Merdeka.com mencatat alasan-alasan program Prabowo-hatta dan Jokowi-JK dinilai tak realistis dijalankan ketika sudah menjadi nahkoda Indonesia. Berikut paparannya.
Pertumbuhan ekonomi 7 persen sulit dicapai
Bank Indonesia (BI) angkat bicara soal ambisi dua pasangan capres-cawapres baik Prabowo - Hatta maupun Jokowi - JK yang yakin meningkatkan pertumbuhan ekonomi 7 persen.
Bank sentral mengingatkan, target itu tidak bisa dipenuhi dalam waktu dekat. Alasannya, Indonesia masih memiliki kelemahan dalam tiga aspek pendorong pertumbuhan.
"Kalau seandainya Indonesia bisa meneruskan reformasi struktural kita bisa mencapai itu baru di 2018 pertumbuhan ekonomi 6,5 persen atau lebih," ujarnya saat ditemui di Gedung DPR, Jakarta, Rabu (2/7).

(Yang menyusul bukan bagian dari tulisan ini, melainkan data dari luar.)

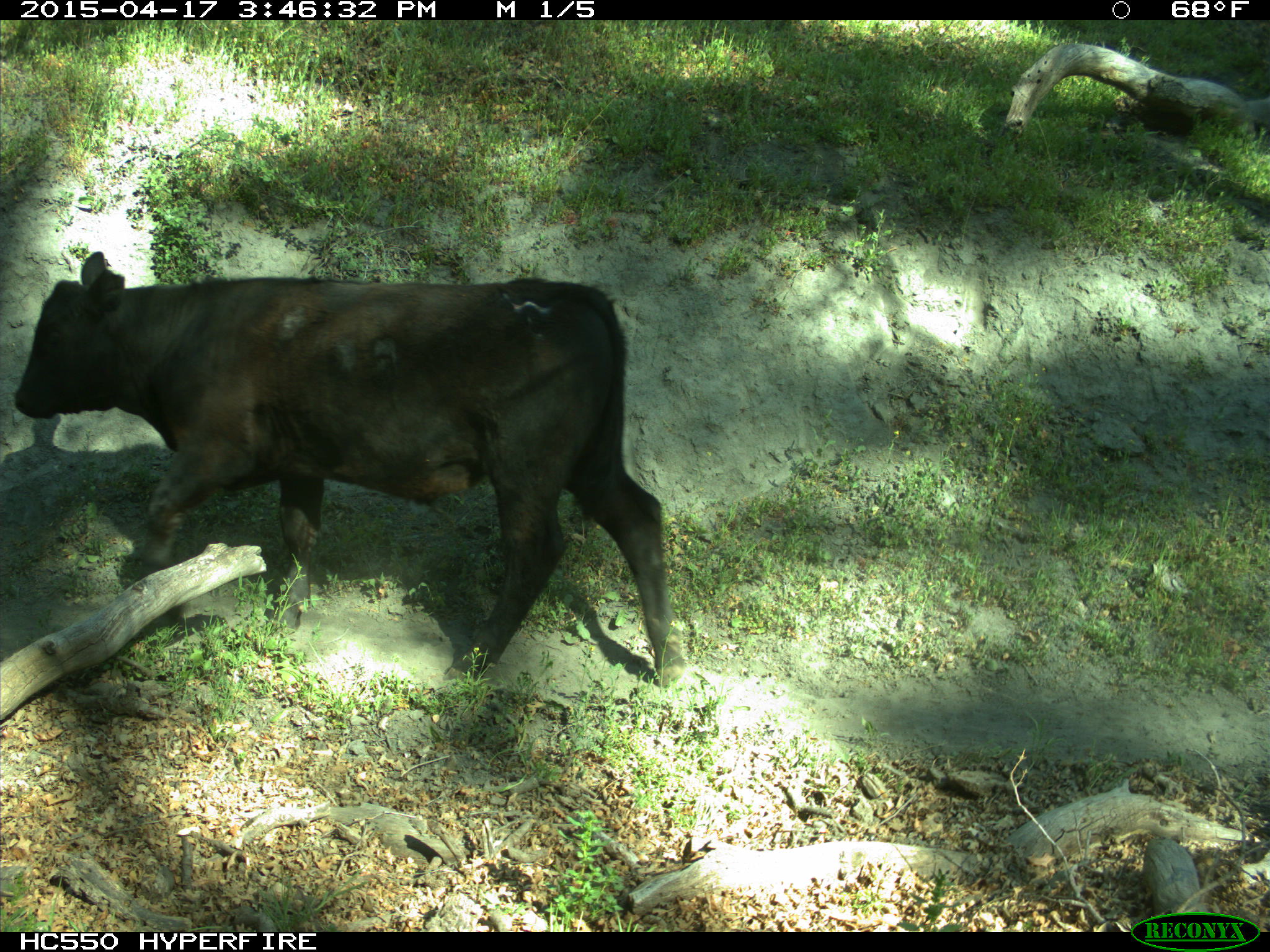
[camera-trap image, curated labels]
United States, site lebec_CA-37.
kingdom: Animalia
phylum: Chordata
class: Mammalia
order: Artiodactyla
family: Bovidae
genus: Bos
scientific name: Bos taurus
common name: domestic cow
Bos taurus (domestic cow).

Menteri Keuangan Chatib Basri menilai kondisi perekonomian global pada 2015 masih diwarnai ketatnya arus modal asing, akibat rencana bank sentral Amerika Serikat (The Fed) meningkatkan suku bunga pinjaman. Imbasnya, pertumbuhan ekonomi di Tanah Air kemungkinan sulit melampaui 6 persen.
"Tahun depan agak berat kalau tujuh persen. Situasi global akan mempengaruhi," ujarnya selepas rapat bersama Badan Anggaran DPR RI, di Jakarta, Selasa (24/6)
Dana untuk program dari mana?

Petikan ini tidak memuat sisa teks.